---------- DATA IN THIS EXERCISE
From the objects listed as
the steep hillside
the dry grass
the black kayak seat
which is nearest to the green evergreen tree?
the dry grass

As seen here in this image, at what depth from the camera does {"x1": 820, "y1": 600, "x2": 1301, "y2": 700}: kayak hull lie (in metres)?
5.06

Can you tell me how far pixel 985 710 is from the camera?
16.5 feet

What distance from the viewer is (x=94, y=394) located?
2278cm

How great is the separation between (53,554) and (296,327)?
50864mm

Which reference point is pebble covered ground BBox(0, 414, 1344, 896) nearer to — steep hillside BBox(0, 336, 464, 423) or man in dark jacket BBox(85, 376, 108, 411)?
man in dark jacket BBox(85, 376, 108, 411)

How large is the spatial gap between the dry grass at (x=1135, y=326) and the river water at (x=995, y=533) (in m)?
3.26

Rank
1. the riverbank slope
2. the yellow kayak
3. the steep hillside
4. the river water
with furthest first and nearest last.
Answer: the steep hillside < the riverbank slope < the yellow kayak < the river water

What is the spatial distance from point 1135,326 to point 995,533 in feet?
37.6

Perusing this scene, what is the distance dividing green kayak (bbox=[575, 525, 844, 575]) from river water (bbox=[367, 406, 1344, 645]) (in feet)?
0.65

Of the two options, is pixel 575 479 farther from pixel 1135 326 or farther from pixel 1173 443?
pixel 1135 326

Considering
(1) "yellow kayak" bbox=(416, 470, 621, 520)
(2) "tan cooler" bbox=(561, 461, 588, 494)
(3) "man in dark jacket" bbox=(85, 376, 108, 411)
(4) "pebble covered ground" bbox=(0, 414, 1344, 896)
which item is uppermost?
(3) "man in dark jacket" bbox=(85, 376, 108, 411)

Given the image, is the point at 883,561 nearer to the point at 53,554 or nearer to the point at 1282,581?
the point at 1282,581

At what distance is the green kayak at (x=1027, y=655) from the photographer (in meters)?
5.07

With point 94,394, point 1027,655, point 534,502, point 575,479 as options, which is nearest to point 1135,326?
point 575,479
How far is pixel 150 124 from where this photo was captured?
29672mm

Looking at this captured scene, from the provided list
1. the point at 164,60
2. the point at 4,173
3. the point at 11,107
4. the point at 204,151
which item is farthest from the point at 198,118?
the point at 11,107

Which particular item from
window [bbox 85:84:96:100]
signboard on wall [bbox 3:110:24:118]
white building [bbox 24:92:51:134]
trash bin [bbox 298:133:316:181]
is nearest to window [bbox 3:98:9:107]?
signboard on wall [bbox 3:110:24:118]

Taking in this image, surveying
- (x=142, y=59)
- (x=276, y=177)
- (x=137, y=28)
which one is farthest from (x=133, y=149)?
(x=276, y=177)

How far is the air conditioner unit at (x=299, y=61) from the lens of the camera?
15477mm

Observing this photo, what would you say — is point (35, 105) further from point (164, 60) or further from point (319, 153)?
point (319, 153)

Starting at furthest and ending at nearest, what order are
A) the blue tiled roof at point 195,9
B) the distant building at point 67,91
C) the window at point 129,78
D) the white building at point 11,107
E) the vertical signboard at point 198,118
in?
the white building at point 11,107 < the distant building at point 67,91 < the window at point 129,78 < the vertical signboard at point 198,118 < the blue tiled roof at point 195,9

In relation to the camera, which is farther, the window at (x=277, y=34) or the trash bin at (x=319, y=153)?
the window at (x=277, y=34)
--------------------
AIM OF THE TASK = Reproduce all of the entries above with every "trash bin" swapped for "garbage can" and nothing else altered.

EXERCISE ANSWER =
From the objects listed as
the steep hillside
the dry grass
the black kayak seat
which is nearest to the green evergreen tree?
the dry grass

As seen here in this image, at what depth from the camera does {"x1": 820, "y1": 600, "x2": 1301, "y2": 700}: kayak hull lie (in metres)?
5.06

Can you tell me how far pixel 985 710 is from the camera?
16.5 feet

What distance from the viewer is (x=94, y=394) located?
2278cm

How great is the separation between (53,554) and (296,327)?
50864mm

Which reference point is pebble covered ground BBox(0, 414, 1344, 896) nearer to — steep hillside BBox(0, 336, 464, 423) or man in dark jacket BBox(85, 376, 108, 411)?
man in dark jacket BBox(85, 376, 108, 411)

How large is the spatial gap between the dry grass at (x=1135, y=326) and the river water at (x=995, y=533) (in m)?
3.26

Rank
1. the riverbank slope
2. the yellow kayak
3. the steep hillside
4. the river water
with furthest first and nearest last.
Answer: the steep hillside < the riverbank slope < the yellow kayak < the river water

What is the spatial distance from point 1135,326 to point 995,533 in feet?
37.6

Perusing this scene, what is the distance dividing green kayak (bbox=[575, 525, 844, 575]) from river water (bbox=[367, 406, 1344, 645]) (in feet)?
0.65

Of the two options, is pixel 575 479 farther from pixel 1135 326 or farther from pixel 1173 443?
pixel 1135 326

Considering
(1) "yellow kayak" bbox=(416, 470, 621, 520)
(2) "tan cooler" bbox=(561, 461, 588, 494)
(3) "man in dark jacket" bbox=(85, 376, 108, 411)
(4) "pebble covered ground" bbox=(0, 414, 1344, 896)
which item is uppermost?
(3) "man in dark jacket" bbox=(85, 376, 108, 411)

Given the image, is the point at 883,561 nearer to the point at 53,554 or nearer to the point at 1282,581?
the point at 1282,581

At what distance is the green kayak at (x=1027, y=655) from the photographer (in meters)?
5.07

With point 94,394, point 1027,655, point 534,502, point 575,479 as options, which is nearest to point 1135,326?
point 575,479
How far is pixel 150 124 from where this photo was captured?
29672mm

Looking at this captured scene, from the provided list
1. the point at 164,60
2. the point at 4,173
3. the point at 11,107
4. the point at 204,151
which item is farthest from the point at 198,118?
the point at 11,107

Which particular item from
window [bbox 85:84:96:100]
signboard on wall [bbox 3:110:24:118]
white building [bbox 24:92:51:134]
garbage can [bbox 298:133:316:181]
is nearest to window [bbox 3:98:9:107]?
signboard on wall [bbox 3:110:24:118]

Taking in this image, surveying
- (x=142, y=59)
- (x=276, y=177)
- (x=137, y=28)
which one is farthest from (x=133, y=149)?
(x=276, y=177)

How far is the air conditioner unit at (x=299, y=61) from the lens of the camera?
15477mm

Observing this photo, what would you say — is point (35, 105) further from point (164, 60) or further from point (319, 153)?
point (319, 153)

Starting at furthest and ending at nearest, what order are
A) the blue tiled roof at point 195,9
B) the distant building at point 67,91
C) the window at point 129,78
D) the white building at point 11,107
E) the vertical signboard at point 198,118
in?
the white building at point 11,107 < the distant building at point 67,91 < the window at point 129,78 < the vertical signboard at point 198,118 < the blue tiled roof at point 195,9

In relation to the camera, which is farther, the window at (x=277, y=34) or the garbage can at (x=319, y=153)?
the window at (x=277, y=34)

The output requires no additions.